Our lab has a previously established glioblastoma mouse model, where an intracranial implantation of glioblastoma cells was performed [
21]. Briefly, animals received an injection of buprenex and metacam by intraperitoneal (IP) injection. Next, they received a second injection of ketamine/xylazine anesthesia (Henry Schein; New York, NY, USA). Complete sedation of the mice was confirmed by pinching the foot. To protect the mice, artificial tears were then applied to each eye and the scalp was sterilized with ethanol and betadine. A small incision was made using a scalpel, exposing the skull. A drill was used to make a ~1mm burr hole above the right frontal lobe. A stereotactic rig and a Hamilton syringe loaded with cells were used to implant 5 μL of cell solution 3 mm from the dura. Injections occurred over a period of one minute. The needle was then raised slightly and left for an additional one minute to ensure release of the cell suspension. Finally, the syringe was carefully removed, and the scalp was closed with sutures (Ethicon; Cincinnati, OH, USA). Head position was maintained throughout the closing process. Animals were maintained on heat pads until awake and reactive following surgery.
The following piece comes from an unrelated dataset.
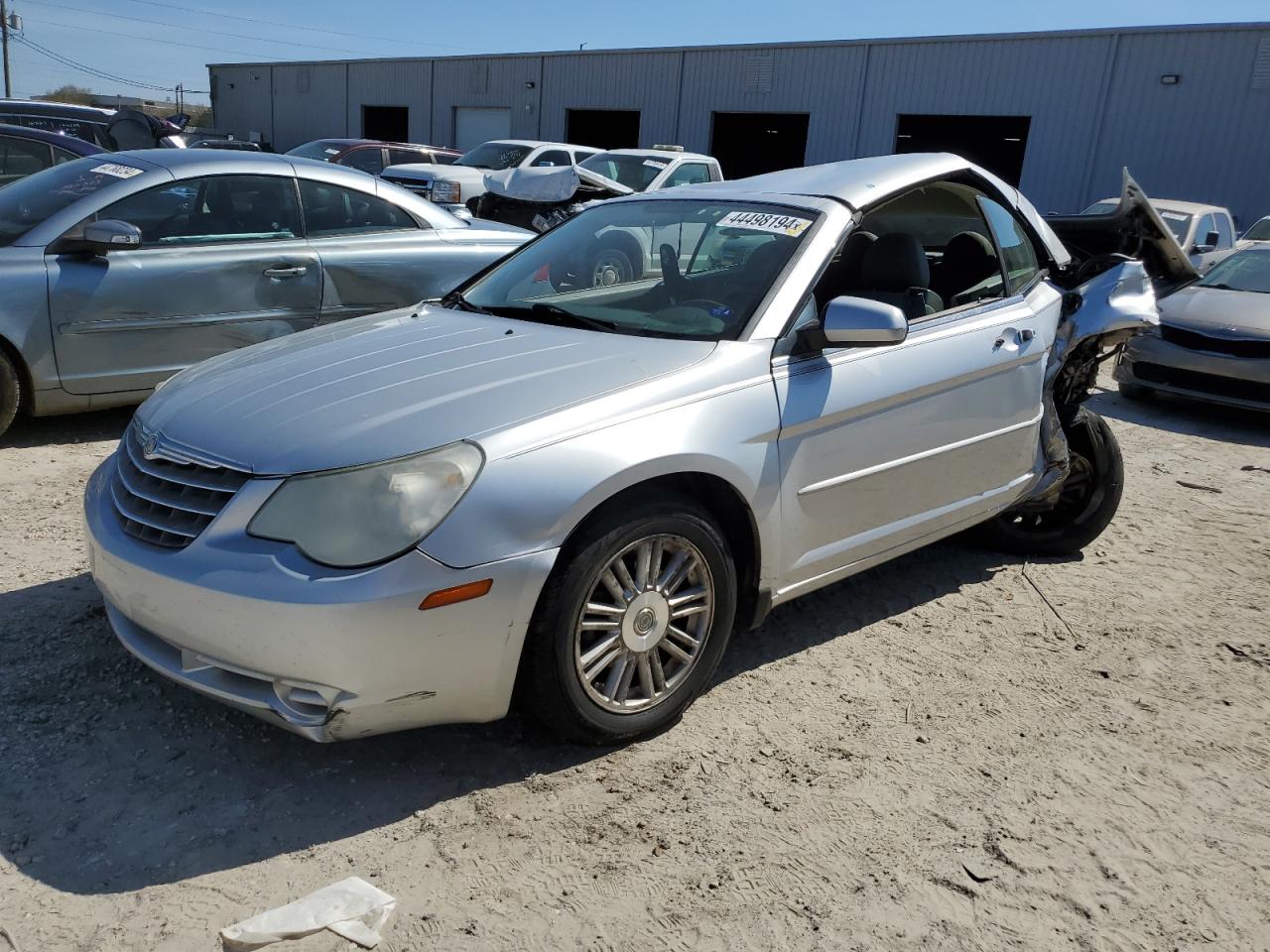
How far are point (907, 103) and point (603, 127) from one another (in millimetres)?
10744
Any drug treatments necessary were started one week following the implantation. Animals received IP injections of either TMZ (2.5 mg/kg) or equimolar DMSO for 5 consecutive days, once per day. Animals were monitored daily for any signs of tumor progression (i.e., weight reduction, reduced body temperature, hunching, etc.). Animals were euthanized when it was determined that they would likely not survive to the next morning by two independent researchers. These sacrifices were performed according to Northwestern University and IACUC guidelines.
4.15. Statistics
Statistical analyses were performed with GraphPad Prism v8 (GraphPad Software; San Diego, CA, USA). Data are presented as mean for continuous variables and number or percentage for categorical variables. Differences between two groups were assessed using Student’s t-test. Differences between multiple groups were assessed using analysis of variance (ANOVA) with Turkey’s post-hoc correction. Survival curves were graphed with the Kaplan-Meier method and compared by log-rank test. All tests are two-sided and a p-value of under 0.05 is considered significant for the purposes of our study.